No sábado ou domingo, chegaram uns amigos de Imperatriz -Iuri, Alcindo e Frabrício - com destino a uma aldeia das cercanias. Eles iam brincar de índio, mas antes passaram pela residência de moá. Convidei-os então para um programa de branco: comer carne assada numa churrasqueira elétrica, na cozinha da delegacia, um cômodo anexo à carceragem, na companhia dos PMs e de outros colegas da DP. Senti-me estranho: a gente se esbaldando com cada pedação de carne entre os dentes e os presos, coitados, só sentindo o cheiro. Terminado o churrasco, retornamos para a Casa Caju de Janeiro - é este o nome do nosso apê, inscrito em letras garrafais um pouco acima da porta - e tiramos aquela boa e velha soneca sob os 38 graus Celsius amarantinos. Mas os caras tinham que seguir pra aldeia. Na despedida, desejei boa viagem pra todos. Quando eles tavam saindo, entretanto, disse baixinho pra mim mesmo: “Vão simbora, bando de carniça”. E quando eles já tinham desaparecido, um PM me perguntou se o Fabrício tava com gripe suína. Eu disse que sim. Tava sim.


* Itálico

Depois
Itálico
O que é que eu to fazendo da minha vida? Embarquei pensando nisso no Pajero do Dr Eliesio – advogado conhecido vulgarmente por Pescoço Duro - enquanto ouvia umas musiquinhas alegres que tocavam sem parar na FM do meu músculo bombeador de sangue. O quê? Abotoei o cinto de segurança, minha perna esquerda não doía sobre o banco de couro confortável do carrão e eu nem lembrei de Darcy Ribeiro, de prefácio, dO Povo Brasileiro, de vendaval, de nada. É que eu tava voltando numa aconchegante carona pra Imperatriz do Maranhão.

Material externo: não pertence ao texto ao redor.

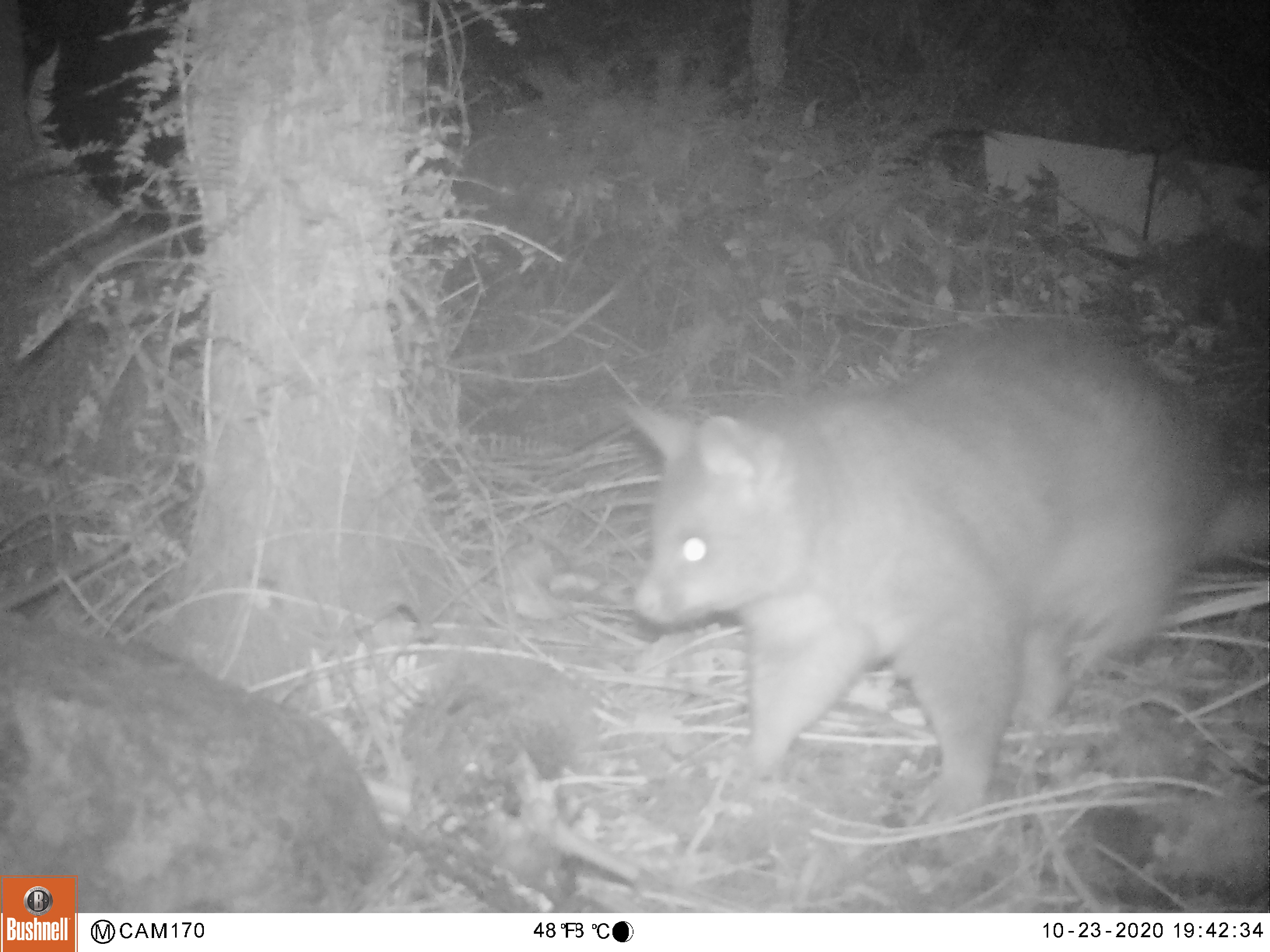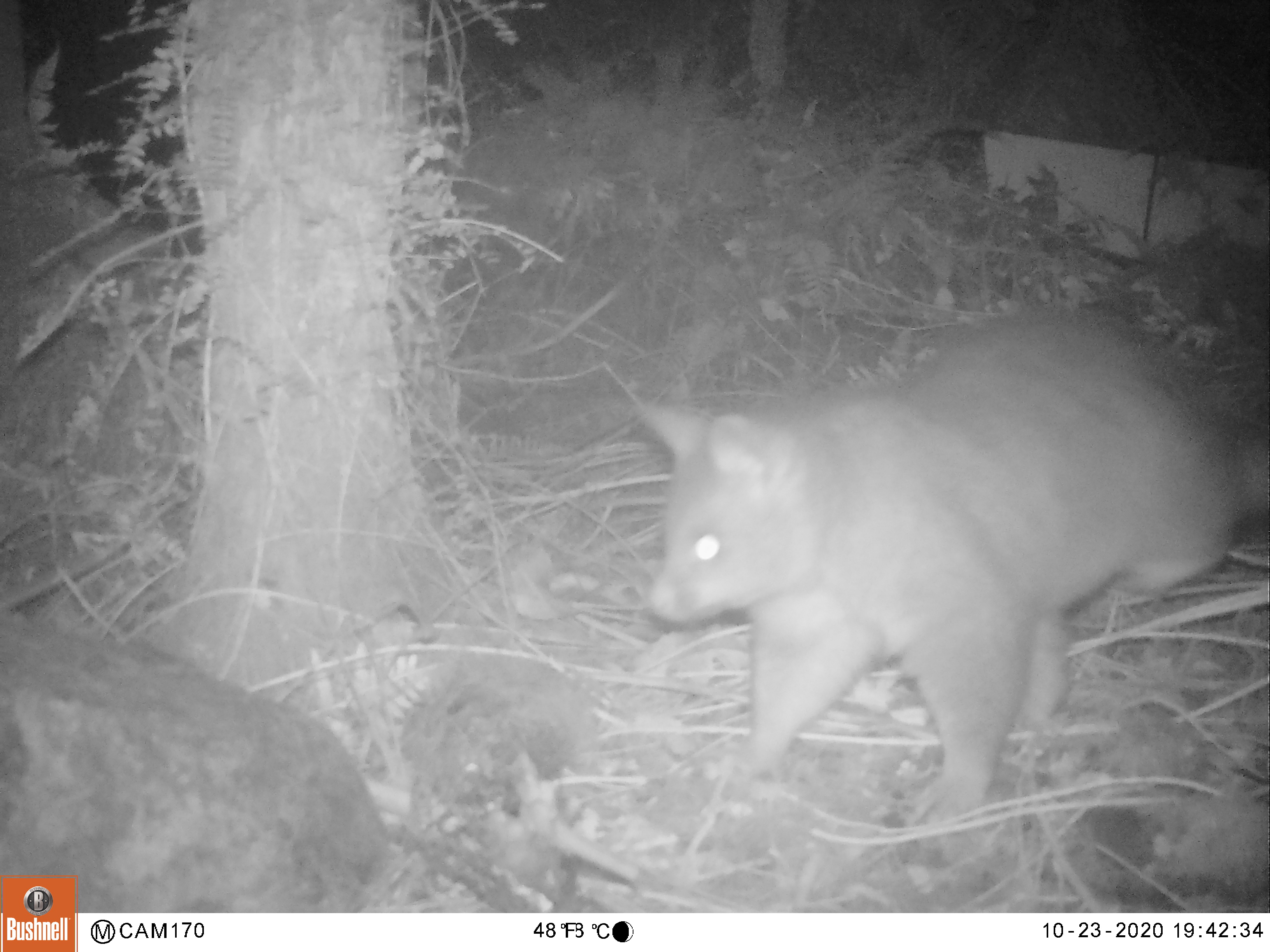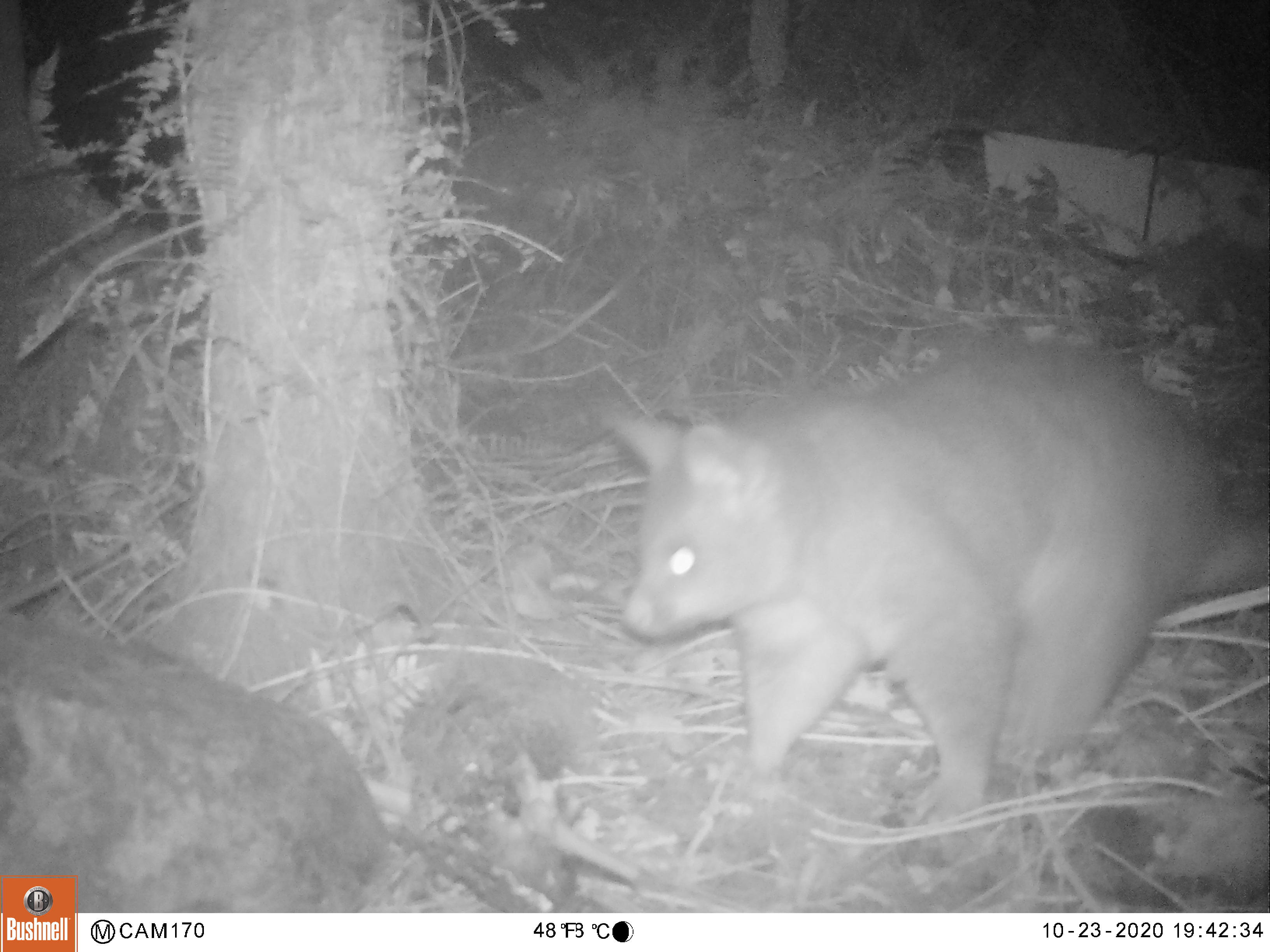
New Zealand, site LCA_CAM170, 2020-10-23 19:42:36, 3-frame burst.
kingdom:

quarta-feira, 2 de setembro de 2009

ENQUANTO A CHUVA DE GRANIZO NÃO VEM

Dentro do quarto, girando negativamente a cabeça em cima da cadeira, o ventilador é o sopro quente de um secador de cabelo. Tudo parece está pegando fogo: o travesseiro debaixo do pescoço, as roupas no varal, a impaciência do papagaio da vizinha. Se ao menos alguns aviões similares àqueles que combatem incêndio nos EUA sobrevoassem a minha casa despejando tempestades de quando em quando. Se ao menos as lojas de departamentos vendessem macacões de Fórmula 1 revestidos com cubos de gelo especialmente fabricados para esta época do ano. Se ao menos as noites não fossem tão quentes quanto os dias. Se ao menos se. Mas não. Não de não conseguir dormir ou permanecer acordado sossegado. Não de não ter tino para a leitura de um simples jornal. Não de não suportar o excesso de suor descendo pela testa, pelo pescoço, pelo peito. Talvez os teóricos do Determinismo Geográfico tenham lá alguma razão. E esse calor sem fim funda mesmo o nosso juízo. A ponto de forjar a possibilidade de mudar a cama do quarto para dentro da caixa d'água do quintal. Ou de querer entrar na HQ Arzach e só sair de lá quando estiver montado no pterodáctilo fossilizado de Moebius para sobrevoar este inferno. Ou - contrariando teorias e teóricos - ir descalço pro meio da BR 010 e ensaiar moomwalker entre o vai e vem dos caminhões até sentir-se apto para caminhar sobre brasas.

*

P.S.: A partir de hoje, este Hotel passará um tempo fechado. É que domingo viajo para Amarante (terra em que, graças a Deus, não há internet nem telefone celular). Se tudo der certo, trabalherei duas semanas por lá e no dia 22 estarei de volta. Aí reabro este estabelecimento. Então é. Deu pra mim. Vou pra Amarante. Tchal.